▶ [正文]
╭──
首页->大浪淘沙

说“层”(重写版)

作者:马健
邮箱:stronghorse@tom.com
主页:http://stronghorse.yeah.net
发布日期:2007.01.10
最近更新:2009.09.22

目录
一、MRC模型
二、DjVu中的层
三、PDF中的层
一、PDG中的层


2007年初本文以读书笔记的形式首发,记录了我对几种常见电子文档格式的认识,但似乎内容有些散,这次以MCR模型为纲,内容全部重写。


一、MRC模型

MRC的全称为Mixed Raster Content,中文直译为“混合光栅内容”,是一种表达混合光栅图像的有效模型,目前已成为国际推荐标准,编号ISO/IEC 16485-2000。在该标准的“Introduction and background”部分介绍了MRC的背景:

The Mixed Raster Content (MRC) Recommendation is a way of describing raster-oriented (scanned and/or rasterized synthetic images) documents with both bi-level (text and/or line-art) and multi-level (colour/continuous-tone) data within a page. The goal of this MRC Recommendation is to make exchange of raster-oriented mixed content colour documents among users with varied communication systems possible with higher speed, higher image quality and modest computing resources (memory, storage and processing power).

接着介绍了MRC模型的基本思路,我自己总结是“内容分层,按需压缩”:

The best approach to achieve high compression ratios and retain quality is to compress the different segments of the raster data according to their individual attributes. Text and line-art data (bi-level data) would be compressed with an approach that puts high emphasis on maintaining the detail and structure of the input. Pictures and colour gradients (multi-level data) would be compressed using an approach that puts a high emphasis on maintaining the smoothness and accuracy of the colours. These different data types (bi-level and multi-level) are often conceptualized as being on separate layers/planes within the page.

This separation of the data by importance of content (spatial detail vs. colour) also directly implies that it is advantageous to use different resolutions for the different data, with a high spatial resolution used for text/line-art and high colour resolution for images/gradients.
╰──
▶ [书面任务 A]
请将正文中开头含有“The Mixed Raster”、结尾为“and processing power).”的部分重新写出，并把其中的“colour”换成“color”。
▶ [书面任务 B]
把正文中的“MRC的全称为Mixed Raster Content,中文直译为“混合光栅内容”,是一种表达混合光栅图像的有效模型,目前已成为国际推荐标准,编号ISO/IEC 16485-2000。”一句译成英文。

▶ [所给数据]
╭──
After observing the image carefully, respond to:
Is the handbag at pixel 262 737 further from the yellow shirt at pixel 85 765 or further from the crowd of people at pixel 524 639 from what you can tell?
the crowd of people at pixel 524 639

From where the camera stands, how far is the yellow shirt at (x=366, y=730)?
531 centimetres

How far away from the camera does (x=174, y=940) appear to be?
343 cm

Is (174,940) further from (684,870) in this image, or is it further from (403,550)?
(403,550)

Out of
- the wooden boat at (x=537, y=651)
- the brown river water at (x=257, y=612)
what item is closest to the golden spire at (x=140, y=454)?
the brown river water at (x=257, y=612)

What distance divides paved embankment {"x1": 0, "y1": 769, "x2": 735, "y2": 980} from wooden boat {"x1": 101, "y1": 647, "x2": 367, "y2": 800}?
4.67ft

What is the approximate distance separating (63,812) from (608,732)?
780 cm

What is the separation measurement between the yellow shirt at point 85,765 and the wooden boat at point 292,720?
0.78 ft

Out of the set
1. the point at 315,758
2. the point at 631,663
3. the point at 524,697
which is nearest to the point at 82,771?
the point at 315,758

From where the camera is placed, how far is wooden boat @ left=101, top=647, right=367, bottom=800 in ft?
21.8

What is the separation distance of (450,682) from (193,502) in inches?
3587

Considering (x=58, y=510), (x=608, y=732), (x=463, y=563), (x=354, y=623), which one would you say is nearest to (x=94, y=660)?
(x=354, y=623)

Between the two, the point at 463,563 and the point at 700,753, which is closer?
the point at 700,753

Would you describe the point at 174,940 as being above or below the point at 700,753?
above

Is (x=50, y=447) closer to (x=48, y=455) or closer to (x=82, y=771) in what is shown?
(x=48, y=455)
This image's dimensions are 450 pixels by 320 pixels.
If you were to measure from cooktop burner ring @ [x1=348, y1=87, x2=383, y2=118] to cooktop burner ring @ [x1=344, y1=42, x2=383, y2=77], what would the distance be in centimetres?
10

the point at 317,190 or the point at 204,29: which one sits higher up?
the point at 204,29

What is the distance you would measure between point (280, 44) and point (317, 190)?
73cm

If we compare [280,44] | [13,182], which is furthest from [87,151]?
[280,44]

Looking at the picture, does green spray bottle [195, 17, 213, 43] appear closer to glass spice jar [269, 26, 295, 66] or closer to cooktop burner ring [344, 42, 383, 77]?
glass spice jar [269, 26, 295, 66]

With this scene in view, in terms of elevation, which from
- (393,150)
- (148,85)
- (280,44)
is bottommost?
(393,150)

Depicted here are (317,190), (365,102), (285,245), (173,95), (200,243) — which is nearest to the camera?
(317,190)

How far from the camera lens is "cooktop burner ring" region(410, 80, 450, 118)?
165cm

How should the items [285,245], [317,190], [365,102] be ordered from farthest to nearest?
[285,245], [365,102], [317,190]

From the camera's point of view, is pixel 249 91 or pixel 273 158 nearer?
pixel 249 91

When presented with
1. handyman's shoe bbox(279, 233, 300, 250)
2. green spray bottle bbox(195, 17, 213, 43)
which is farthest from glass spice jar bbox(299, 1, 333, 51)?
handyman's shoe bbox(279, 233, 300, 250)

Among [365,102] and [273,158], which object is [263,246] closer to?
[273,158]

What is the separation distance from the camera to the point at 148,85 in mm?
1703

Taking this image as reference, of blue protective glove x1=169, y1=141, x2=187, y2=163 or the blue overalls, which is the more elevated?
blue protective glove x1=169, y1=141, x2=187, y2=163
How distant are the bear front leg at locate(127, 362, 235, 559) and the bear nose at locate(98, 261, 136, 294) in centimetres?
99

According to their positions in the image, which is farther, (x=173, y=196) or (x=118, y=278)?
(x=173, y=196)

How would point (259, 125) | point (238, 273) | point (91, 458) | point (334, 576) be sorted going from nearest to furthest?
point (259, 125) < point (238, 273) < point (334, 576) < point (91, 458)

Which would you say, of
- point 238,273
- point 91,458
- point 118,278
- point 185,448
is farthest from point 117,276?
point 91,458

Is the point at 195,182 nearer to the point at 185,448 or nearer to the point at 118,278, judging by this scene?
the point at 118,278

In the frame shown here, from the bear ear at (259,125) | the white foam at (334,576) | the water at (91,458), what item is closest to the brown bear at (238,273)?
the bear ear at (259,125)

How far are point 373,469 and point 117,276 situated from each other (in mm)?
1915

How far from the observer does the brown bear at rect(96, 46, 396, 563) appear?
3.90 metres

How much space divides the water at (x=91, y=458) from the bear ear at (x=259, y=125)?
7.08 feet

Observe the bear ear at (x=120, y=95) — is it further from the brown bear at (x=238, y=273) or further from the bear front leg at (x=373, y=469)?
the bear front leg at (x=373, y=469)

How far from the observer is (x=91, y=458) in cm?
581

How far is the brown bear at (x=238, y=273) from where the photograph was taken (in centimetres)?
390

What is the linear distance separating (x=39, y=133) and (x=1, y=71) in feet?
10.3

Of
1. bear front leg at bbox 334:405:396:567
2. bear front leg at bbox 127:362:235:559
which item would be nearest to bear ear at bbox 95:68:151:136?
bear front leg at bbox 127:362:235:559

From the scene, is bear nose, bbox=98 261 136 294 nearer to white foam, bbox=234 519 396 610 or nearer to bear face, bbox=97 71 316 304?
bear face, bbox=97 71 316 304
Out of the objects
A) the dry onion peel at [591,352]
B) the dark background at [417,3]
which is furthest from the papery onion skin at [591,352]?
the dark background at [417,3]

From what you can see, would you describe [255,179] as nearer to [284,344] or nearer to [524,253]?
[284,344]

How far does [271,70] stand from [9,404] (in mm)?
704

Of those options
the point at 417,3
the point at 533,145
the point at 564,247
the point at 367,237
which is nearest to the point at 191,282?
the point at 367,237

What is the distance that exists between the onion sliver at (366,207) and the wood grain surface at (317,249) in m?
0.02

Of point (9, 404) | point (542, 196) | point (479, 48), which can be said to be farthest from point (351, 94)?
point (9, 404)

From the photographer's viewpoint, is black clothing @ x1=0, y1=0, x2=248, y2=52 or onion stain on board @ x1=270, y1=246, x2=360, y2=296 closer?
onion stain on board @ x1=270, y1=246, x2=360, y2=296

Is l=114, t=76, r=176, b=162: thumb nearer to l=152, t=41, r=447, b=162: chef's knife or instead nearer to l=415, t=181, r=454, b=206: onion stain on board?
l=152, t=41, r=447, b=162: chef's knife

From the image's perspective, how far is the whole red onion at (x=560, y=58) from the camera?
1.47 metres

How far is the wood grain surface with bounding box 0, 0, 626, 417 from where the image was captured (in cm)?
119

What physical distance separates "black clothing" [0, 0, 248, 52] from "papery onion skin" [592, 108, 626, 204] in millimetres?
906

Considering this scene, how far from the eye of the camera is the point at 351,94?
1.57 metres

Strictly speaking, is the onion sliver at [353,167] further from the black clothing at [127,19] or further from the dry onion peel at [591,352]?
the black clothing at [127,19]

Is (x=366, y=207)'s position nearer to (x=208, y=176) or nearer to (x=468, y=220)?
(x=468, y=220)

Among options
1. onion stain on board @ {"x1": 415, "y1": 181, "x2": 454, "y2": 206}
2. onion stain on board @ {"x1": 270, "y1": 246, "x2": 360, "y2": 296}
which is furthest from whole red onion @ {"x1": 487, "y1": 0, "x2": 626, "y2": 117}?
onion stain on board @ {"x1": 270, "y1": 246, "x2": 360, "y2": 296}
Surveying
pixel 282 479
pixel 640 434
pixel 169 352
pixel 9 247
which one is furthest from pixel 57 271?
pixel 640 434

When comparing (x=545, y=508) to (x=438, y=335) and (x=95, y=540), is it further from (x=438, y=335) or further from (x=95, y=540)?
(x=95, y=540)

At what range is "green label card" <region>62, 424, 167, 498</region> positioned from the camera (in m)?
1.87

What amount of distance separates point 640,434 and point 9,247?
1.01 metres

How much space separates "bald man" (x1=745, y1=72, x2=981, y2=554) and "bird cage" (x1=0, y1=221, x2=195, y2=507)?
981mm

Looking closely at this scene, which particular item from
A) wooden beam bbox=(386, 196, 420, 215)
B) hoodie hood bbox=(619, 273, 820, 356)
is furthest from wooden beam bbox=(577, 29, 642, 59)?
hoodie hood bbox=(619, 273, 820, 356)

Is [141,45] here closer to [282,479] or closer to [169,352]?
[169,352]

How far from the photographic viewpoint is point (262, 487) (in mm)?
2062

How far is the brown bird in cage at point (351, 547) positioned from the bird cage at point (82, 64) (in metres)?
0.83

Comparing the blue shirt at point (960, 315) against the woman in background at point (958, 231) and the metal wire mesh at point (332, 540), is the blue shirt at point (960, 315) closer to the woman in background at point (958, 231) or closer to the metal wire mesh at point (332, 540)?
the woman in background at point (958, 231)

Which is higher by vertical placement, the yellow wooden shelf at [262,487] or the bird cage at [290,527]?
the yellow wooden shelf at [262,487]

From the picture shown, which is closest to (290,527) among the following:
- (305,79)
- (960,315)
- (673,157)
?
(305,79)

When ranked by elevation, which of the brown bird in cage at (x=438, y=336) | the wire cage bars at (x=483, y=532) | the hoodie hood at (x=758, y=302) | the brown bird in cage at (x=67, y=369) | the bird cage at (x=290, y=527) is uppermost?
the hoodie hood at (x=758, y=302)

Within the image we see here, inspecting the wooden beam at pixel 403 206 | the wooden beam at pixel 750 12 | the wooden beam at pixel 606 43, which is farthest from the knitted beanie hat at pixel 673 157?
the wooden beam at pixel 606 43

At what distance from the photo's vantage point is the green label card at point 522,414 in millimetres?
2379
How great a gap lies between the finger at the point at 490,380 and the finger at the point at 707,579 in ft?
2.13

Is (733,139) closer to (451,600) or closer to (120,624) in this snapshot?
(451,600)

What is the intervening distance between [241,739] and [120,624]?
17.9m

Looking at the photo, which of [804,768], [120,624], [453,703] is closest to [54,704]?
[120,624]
╰──
▶ [完整解答 A]
The Mixed Raster Content (MRC) Recommendation is a way of describing raster-oriented (scanned and/or rasterized synthetic images) documents with both bi-level (text and/or line-art) and multi-level (color/continuous-tone) data within a page. The goal of this MRC Recommendation is to make exchange of raster-oriented mixed content color documents among users with varied communication systems possible with higher speed, higher image quality and modest computing resources (memory, storage and processing power).

▶ [完整解答 B]
The full name of MRC is Mixed Raster Content, rendered literally in Chinese as "混合光栅内容" (mixed raster content); it is an effective model for representing mixed raster images and has now become an international recommended standard, numbered ISO/IEC 16485-2000.